Não é nem um pouco difícil. Olhe para baixo e depois coloque seu dedão à sua frente na altura da testa. Parece que o dedão não está lá, e mesmo sem olhar para ele você consegue concentrar-se nele, certo? Se depois que você abaixar o braço, continuará conseguindo focar no mesmo ponto onde o dedão estava. Fácil!

Em várias práticas budistas Teravada, recomenda-se manter os olhos fechados, mas nos textos Mahayana a recomendação é de mantê-los abertos. Existem algumas práticas meditativas específicas onde os olhos são mantidos bem abertos ou fechados, mas geralmente, no Mahayana, eles são mantidos abertos, e não fechados. Mas não mantemos os olhos completamente abertos, pois seria muito fácil nos distrairmos. Olhamos para baixo, na direção da ponta do nariz. Mas isso não quer dizer ficar vesgo, olhamos para o chão no nível da ponta do nosso nariz, com o foco bem suave, não muito intenso, não como se estivéssemos procurando uma lente de contato que deixamos cair no chão.

Também existem desvantagens em meditar com os olhos fechados. Se desenvolvermos o hábito de manter os olhos completamente fechados para nos acalmarmos e desenvolver amor e compaixão, poderemos ter dificuldade em fazer isso no dia a dia. Quando estamos interagindo com as pessoas, não podemos de repente fechar os olhos para tentar gerar um estado mental – ia ficar estranho. No Mahayana, mantemos os olhos ligeiramente abertos porque o que estamos fazendo visa ajudar os outros seres; não queremos estar fechados para eles. Um problema mais sutil de meditar com os olhos fechados, conforme disse o Dalai Lama, é que as pálpebras tendem a tremer um pouco e ficamos vendo uns pontinhos vermelhos dançando, e isso pode nos distrair.

Os Dois Aspectos da Visualização

Quando visualizamos, precisamos cuidar de dois aspectos. Um deles é criar uma imagem, o que é frequentemente traduzido como “claridade”, mas essa não é uma palavra muito boa, porque subentende-se que haja nitidez.

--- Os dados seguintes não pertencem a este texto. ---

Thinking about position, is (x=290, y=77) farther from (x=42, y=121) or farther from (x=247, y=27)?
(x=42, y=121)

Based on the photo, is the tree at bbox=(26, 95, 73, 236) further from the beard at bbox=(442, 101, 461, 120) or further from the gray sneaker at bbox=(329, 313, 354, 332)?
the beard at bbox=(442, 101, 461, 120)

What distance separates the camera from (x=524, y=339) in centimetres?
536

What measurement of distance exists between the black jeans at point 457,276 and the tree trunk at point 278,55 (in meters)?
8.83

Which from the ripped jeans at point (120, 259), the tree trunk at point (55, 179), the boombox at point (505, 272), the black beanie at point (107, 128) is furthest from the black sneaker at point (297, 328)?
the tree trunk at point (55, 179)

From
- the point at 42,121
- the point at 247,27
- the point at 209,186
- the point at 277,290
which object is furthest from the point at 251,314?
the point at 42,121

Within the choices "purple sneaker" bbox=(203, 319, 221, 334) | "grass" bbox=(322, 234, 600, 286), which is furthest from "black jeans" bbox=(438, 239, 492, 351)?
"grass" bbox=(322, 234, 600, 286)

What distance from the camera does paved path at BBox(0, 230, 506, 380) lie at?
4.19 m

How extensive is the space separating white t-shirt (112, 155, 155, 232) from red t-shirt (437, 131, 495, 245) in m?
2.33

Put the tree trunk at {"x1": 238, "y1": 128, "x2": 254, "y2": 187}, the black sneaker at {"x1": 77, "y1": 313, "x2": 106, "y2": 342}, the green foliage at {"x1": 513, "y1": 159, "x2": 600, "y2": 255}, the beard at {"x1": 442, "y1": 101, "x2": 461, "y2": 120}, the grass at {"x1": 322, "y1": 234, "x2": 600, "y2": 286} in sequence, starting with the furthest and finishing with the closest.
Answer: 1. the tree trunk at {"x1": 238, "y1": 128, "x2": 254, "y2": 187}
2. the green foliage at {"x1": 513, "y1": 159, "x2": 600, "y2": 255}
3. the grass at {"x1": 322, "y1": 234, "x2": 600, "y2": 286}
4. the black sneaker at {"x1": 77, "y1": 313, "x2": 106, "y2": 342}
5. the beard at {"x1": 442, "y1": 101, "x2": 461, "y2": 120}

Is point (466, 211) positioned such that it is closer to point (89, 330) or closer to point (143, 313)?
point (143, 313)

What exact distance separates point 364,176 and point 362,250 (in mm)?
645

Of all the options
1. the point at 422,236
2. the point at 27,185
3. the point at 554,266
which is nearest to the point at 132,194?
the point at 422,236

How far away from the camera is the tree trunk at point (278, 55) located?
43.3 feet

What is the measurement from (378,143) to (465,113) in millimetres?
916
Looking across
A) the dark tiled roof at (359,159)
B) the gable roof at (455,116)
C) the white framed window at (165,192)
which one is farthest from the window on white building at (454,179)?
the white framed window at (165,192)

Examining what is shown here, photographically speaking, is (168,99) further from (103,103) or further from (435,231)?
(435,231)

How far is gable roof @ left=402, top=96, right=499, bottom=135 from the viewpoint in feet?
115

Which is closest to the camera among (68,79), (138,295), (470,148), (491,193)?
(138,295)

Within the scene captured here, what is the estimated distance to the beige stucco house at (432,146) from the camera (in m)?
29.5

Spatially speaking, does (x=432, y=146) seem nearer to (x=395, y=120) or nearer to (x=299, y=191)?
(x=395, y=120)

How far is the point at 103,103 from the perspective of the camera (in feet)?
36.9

Nesse ponto da prática, a nitidez não é nossa preocupação principal; nossa preocupação é em fazer algo aparecer em nossa imaginação. E o segundo fator é literalmente “orgulho”, orgulho de sentir que o que estamos visualizando está realmente lá.

Tsongkhapa explica que esse orgulho, esse sentimento, é muito importante no começo. Não precisamos nos preocupar com a nitidez da imagem, mas se realmente conseguimos sentir que existe um Buda bem à nossa frente, será muito bom. Tudo o que precisamos é que alguma coisa apareça, mesmo que seja apenas uma luz amarela. E pensamos: “Isso, tem um buda de verdade aí”. Os detalhes surgirão automaticamente à medida que nossa concentração melhorar.

Não se Esforce Muito

Um dos maiores erros que cometemos como praticantes é nos fixarmos muito nos detalhes daquilo que estamos visualizando: que tipo de joias e roupas a figura búdica usa, qual a cor de seus olhos e assim por diante. Isso pode nos deixar tão tensos que não conseguimos praticar. E fica ainda pior quando tentamos visualizar um conjunto de muitas figuras. O texto também não ajuda, porque nos dá todos os mínimos detalhes, o que nos dá a impressão de que devemos ser capazes de visualizar todos eles desde o princípio. Ser capaz de visualizar todos os detalhes de um conjunto complexo de muitas figuras é algo extremamente avançado. Eventualmente, quando já tivermos bastante habilidade, seremos capazes de visualizar tudo, mas no momento é melhor esquecermos disso. Se nos esforçarmos demais, tentando visualizar todos os detalhes, ficaremos com o que os tibetanos chamam de “lung”, ou seja, frustrados e com a energia perturbada.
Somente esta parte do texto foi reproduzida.